## begin RECORDED INFORMATION

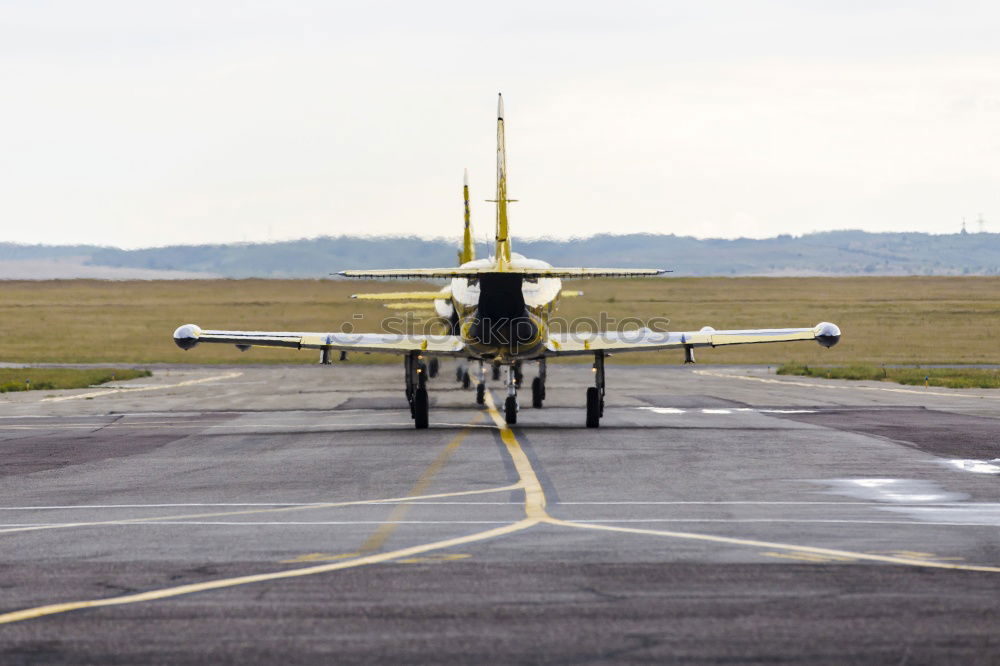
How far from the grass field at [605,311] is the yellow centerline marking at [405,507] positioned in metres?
52.8

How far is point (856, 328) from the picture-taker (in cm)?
10588

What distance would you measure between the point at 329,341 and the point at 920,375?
3415cm

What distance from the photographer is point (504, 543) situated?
50.3 feet

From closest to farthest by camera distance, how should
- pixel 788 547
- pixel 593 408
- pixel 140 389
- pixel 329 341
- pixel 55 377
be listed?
1. pixel 788 547
2. pixel 593 408
3. pixel 329 341
4. pixel 140 389
5. pixel 55 377

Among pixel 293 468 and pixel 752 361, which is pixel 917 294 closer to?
pixel 752 361

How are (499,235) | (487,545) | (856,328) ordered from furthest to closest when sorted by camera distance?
(856,328), (499,235), (487,545)

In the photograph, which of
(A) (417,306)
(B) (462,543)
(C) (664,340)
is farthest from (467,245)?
(B) (462,543)

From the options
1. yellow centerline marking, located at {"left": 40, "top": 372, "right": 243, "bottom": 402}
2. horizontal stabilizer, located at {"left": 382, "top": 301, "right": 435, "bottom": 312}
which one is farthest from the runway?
horizontal stabilizer, located at {"left": 382, "top": 301, "right": 435, "bottom": 312}

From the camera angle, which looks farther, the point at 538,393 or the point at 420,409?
the point at 538,393

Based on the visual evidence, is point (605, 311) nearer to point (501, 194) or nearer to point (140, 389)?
point (140, 389)

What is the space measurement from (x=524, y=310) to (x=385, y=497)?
44.9ft

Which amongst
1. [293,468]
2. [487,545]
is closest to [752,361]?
[293,468]

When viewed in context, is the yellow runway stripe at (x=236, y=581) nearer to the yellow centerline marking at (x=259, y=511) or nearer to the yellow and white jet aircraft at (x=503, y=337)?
the yellow centerline marking at (x=259, y=511)

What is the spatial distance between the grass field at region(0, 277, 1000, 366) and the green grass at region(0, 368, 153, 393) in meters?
11.5
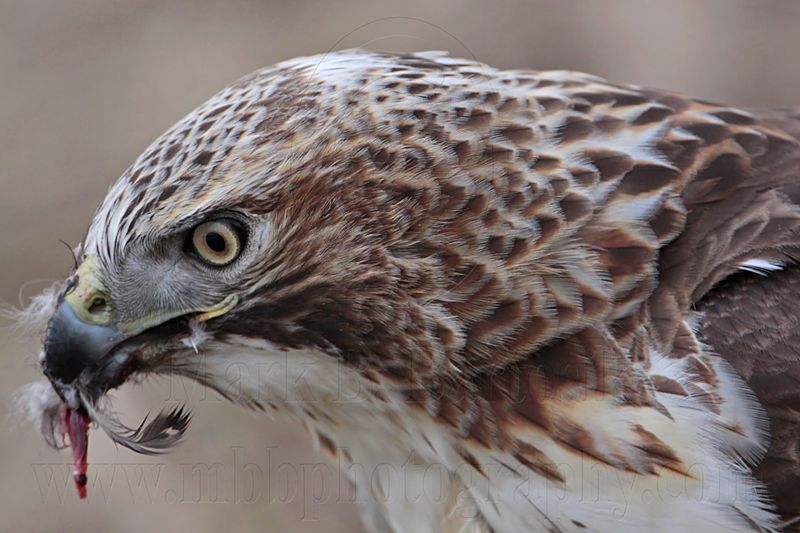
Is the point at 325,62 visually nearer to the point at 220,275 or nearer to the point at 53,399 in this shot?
the point at 220,275

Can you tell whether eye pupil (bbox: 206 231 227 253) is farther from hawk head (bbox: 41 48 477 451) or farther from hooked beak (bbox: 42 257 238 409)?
hooked beak (bbox: 42 257 238 409)

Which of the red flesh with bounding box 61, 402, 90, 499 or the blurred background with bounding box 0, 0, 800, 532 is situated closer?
the red flesh with bounding box 61, 402, 90, 499

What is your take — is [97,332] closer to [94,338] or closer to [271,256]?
[94,338]

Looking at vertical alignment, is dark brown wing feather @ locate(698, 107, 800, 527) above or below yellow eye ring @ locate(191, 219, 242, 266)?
below

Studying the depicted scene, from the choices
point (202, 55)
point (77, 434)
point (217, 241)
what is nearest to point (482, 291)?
point (217, 241)

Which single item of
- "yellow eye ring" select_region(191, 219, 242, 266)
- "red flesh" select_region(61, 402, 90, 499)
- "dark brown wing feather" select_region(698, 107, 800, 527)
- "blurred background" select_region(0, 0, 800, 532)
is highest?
"yellow eye ring" select_region(191, 219, 242, 266)

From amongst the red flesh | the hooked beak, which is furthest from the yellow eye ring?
the red flesh
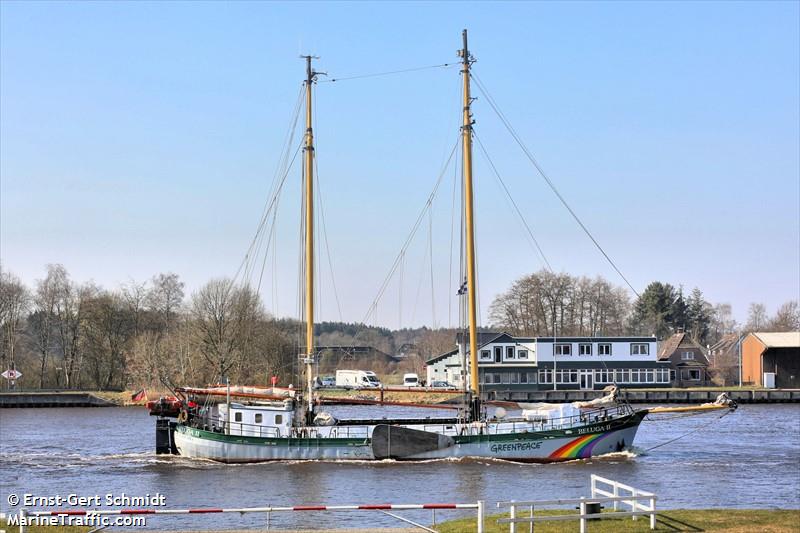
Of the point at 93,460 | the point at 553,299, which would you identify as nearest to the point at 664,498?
the point at 93,460

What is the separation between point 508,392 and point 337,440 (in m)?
59.6

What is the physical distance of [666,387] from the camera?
377 feet

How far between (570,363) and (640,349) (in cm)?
818

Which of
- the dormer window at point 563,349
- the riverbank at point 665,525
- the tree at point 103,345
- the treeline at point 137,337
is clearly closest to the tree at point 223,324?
the treeline at point 137,337

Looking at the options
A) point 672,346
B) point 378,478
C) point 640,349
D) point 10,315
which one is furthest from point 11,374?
point 378,478

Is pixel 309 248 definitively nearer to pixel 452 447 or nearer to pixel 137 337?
pixel 452 447

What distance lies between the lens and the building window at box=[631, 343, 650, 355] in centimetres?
11456

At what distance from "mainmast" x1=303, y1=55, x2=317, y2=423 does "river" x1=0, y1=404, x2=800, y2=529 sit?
4744 millimetres

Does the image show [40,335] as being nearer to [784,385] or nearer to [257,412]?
[257,412]

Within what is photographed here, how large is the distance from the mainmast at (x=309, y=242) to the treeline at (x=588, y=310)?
254 ft

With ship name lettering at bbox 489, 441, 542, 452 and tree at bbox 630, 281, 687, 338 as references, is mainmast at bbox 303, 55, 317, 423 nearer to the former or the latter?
ship name lettering at bbox 489, 441, 542, 452

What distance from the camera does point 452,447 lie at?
167 feet

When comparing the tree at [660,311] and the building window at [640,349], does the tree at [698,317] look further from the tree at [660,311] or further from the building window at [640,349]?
the building window at [640,349]

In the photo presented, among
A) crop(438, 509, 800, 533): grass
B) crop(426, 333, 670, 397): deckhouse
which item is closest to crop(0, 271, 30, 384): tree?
crop(426, 333, 670, 397): deckhouse
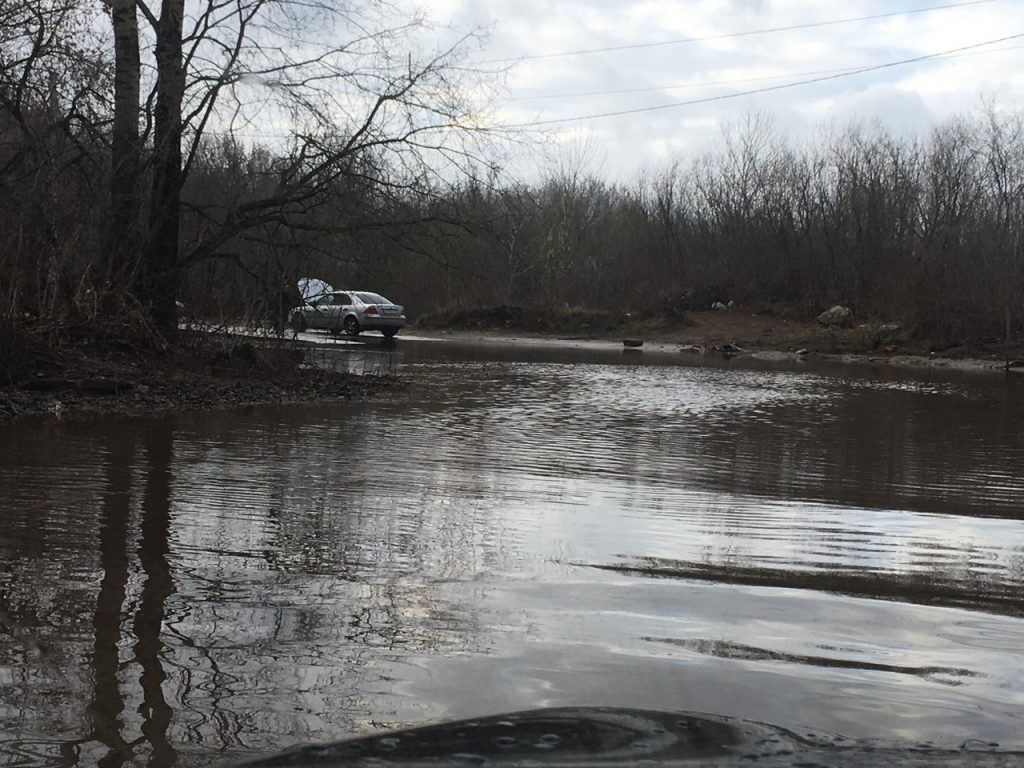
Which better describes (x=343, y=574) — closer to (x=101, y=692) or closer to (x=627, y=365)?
(x=101, y=692)

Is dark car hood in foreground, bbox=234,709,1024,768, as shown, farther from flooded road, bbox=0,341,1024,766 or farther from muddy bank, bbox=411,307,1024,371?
muddy bank, bbox=411,307,1024,371

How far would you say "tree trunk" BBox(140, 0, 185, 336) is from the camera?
15961mm

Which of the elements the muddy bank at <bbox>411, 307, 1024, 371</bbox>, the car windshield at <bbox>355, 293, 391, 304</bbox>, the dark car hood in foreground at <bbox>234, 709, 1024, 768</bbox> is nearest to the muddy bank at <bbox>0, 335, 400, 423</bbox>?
the dark car hood in foreground at <bbox>234, 709, 1024, 768</bbox>

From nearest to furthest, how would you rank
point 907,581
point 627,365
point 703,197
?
point 907,581 → point 627,365 → point 703,197

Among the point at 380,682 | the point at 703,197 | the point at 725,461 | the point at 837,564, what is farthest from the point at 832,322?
the point at 380,682

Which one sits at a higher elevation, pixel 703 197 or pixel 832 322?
pixel 703 197

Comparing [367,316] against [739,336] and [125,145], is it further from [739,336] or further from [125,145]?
[125,145]

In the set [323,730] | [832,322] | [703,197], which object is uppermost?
[703,197]

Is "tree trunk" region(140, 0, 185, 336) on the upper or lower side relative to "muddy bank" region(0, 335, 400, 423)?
upper

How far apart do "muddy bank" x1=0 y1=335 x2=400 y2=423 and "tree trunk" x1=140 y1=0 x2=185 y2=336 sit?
90 centimetres

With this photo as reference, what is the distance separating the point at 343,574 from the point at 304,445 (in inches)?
200

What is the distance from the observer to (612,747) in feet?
11.0

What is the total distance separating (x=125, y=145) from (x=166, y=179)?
39.5 inches

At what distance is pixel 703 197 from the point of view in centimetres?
5575
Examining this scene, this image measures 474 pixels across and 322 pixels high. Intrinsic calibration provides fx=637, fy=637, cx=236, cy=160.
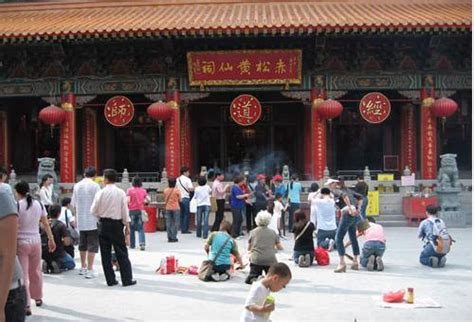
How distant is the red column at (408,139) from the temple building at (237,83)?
38mm

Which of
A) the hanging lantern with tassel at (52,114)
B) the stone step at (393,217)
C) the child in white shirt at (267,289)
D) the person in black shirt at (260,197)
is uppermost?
the hanging lantern with tassel at (52,114)

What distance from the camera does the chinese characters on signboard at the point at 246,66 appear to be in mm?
16938

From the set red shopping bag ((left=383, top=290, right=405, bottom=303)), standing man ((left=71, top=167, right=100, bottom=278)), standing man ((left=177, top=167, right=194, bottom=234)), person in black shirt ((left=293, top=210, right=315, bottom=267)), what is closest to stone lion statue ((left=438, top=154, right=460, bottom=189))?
standing man ((left=177, top=167, right=194, bottom=234))

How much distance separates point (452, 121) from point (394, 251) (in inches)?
343

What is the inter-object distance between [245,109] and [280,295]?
29.7ft

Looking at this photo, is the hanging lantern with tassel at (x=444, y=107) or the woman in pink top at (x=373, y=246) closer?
the woman in pink top at (x=373, y=246)

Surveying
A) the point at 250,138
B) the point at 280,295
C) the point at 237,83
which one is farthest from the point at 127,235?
the point at 250,138

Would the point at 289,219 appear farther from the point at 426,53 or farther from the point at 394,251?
the point at 426,53

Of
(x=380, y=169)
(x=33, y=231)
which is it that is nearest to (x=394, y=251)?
(x=33, y=231)

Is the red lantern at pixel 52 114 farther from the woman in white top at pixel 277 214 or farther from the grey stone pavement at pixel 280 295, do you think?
the grey stone pavement at pixel 280 295

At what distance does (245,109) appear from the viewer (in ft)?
54.3

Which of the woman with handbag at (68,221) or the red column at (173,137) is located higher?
the red column at (173,137)

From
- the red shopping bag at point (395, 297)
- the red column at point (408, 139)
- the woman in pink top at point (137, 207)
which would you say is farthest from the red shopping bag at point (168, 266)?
the red column at point (408, 139)

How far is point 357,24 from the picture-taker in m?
15.5
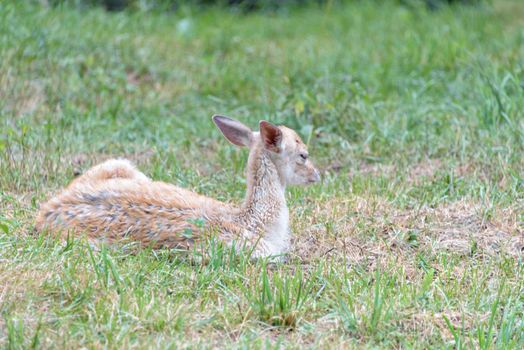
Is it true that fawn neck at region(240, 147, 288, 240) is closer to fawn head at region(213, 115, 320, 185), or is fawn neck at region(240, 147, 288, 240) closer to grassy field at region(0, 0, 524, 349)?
fawn head at region(213, 115, 320, 185)

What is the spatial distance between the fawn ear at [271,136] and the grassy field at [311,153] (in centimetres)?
55

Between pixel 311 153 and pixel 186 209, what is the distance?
244 cm

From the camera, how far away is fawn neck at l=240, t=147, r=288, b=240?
6031 mm

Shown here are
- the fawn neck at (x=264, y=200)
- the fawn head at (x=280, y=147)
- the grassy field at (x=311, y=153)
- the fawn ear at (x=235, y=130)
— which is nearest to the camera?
the grassy field at (x=311, y=153)

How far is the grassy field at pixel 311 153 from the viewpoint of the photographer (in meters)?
4.82

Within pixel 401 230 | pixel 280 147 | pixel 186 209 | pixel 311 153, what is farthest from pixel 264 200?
pixel 311 153

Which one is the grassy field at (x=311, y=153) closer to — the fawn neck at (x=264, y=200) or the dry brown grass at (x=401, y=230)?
the dry brown grass at (x=401, y=230)

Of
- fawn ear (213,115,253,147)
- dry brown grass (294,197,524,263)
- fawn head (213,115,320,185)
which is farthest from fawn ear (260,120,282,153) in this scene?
dry brown grass (294,197,524,263)

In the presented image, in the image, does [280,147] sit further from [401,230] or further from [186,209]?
[401,230]

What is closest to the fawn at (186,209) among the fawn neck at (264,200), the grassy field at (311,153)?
the fawn neck at (264,200)

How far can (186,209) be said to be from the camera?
19.2 ft

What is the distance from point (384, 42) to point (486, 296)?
6.26 m

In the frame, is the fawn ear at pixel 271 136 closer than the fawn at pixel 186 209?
No

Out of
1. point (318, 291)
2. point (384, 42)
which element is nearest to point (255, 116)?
point (384, 42)
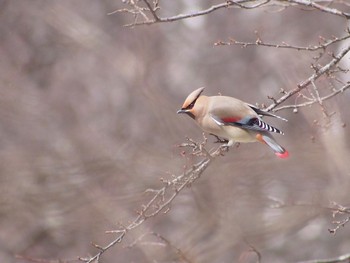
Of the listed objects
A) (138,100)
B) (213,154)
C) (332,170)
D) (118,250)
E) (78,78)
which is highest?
(78,78)

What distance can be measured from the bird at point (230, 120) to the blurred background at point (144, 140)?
2424 millimetres

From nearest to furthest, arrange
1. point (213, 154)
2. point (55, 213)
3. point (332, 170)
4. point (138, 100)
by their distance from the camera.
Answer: point (213, 154)
point (332, 170)
point (55, 213)
point (138, 100)

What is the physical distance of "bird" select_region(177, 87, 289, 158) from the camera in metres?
4.46

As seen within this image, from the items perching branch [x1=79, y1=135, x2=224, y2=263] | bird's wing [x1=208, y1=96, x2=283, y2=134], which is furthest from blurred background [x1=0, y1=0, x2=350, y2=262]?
perching branch [x1=79, y1=135, x2=224, y2=263]

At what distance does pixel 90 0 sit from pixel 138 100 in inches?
57.8

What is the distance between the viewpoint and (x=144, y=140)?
9914 mm

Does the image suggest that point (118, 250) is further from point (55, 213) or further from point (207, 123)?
point (207, 123)

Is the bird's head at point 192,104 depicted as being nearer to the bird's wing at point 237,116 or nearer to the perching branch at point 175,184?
the bird's wing at point 237,116

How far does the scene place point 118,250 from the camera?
364 inches

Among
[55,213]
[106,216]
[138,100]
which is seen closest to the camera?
[106,216]

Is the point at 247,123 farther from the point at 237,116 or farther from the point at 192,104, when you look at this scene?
the point at 192,104

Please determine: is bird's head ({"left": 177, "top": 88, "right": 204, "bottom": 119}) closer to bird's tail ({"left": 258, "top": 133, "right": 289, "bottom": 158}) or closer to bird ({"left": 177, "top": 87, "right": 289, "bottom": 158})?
bird ({"left": 177, "top": 87, "right": 289, "bottom": 158})

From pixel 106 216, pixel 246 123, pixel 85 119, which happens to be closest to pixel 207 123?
pixel 246 123

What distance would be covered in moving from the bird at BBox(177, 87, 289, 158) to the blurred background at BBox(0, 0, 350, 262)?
2.42 metres
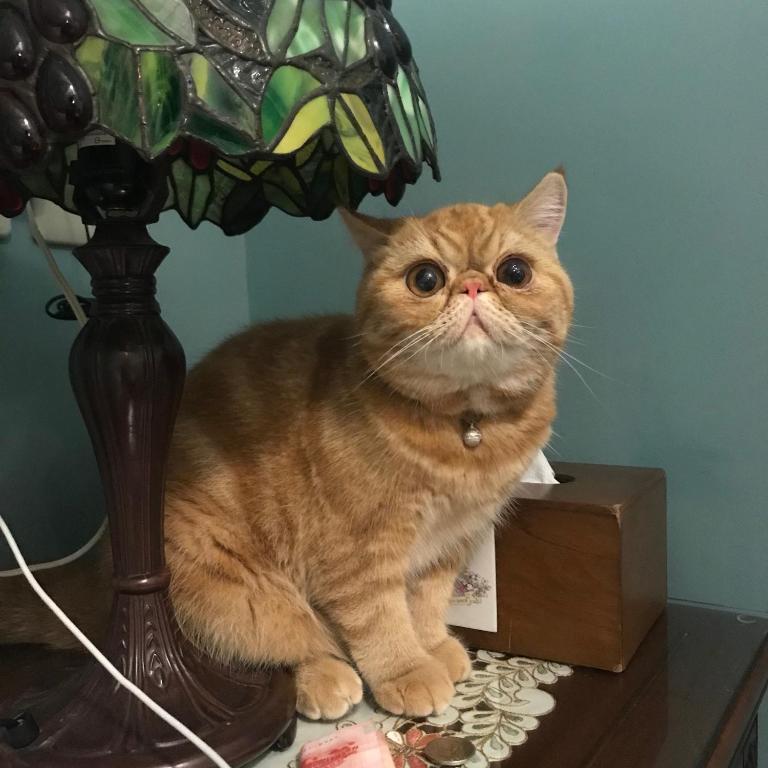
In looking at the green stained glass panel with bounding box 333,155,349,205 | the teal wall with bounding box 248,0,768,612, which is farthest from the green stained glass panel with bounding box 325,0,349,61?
the teal wall with bounding box 248,0,768,612

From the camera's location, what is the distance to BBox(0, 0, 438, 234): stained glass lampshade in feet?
1.57

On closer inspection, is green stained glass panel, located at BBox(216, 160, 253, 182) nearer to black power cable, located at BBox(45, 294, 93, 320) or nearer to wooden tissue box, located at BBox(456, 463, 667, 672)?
black power cable, located at BBox(45, 294, 93, 320)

## end RECORDED INFORMATION

§ **EXERCISE AIM**: Pictures are to be left out; otherwise, copy exactly each line from the one containing "From pixel 106" through the last line of the listing.

§ **SOLUTION TO THIS PROBLEM**:
From pixel 106 216, pixel 246 123, pixel 85 119, which happens to be closest to pixel 207 123?
pixel 246 123

What distance would be covered in moving from the bird at BBox(177, 87, 289, 158) to the blurred background at BBox(0, 0, 350, 262)?
2.42 metres
In looking at the green stained glass panel with bounding box 333,155,349,205 | the teal wall with bounding box 248,0,768,612, which is farthest from the green stained glass panel with bounding box 325,0,349,61?
the teal wall with bounding box 248,0,768,612

From the camera's location, what is the distance to BBox(0, 0, 438, 234): stained glass lampshade in feet?
1.57

On closer inspection, is green stained glass panel, located at BBox(216, 160, 253, 182) nearer to black power cable, located at BBox(45, 294, 93, 320) or nearer to wooden tissue box, located at BBox(456, 463, 667, 672)?
black power cable, located at BBox(45, 294, 93, 320)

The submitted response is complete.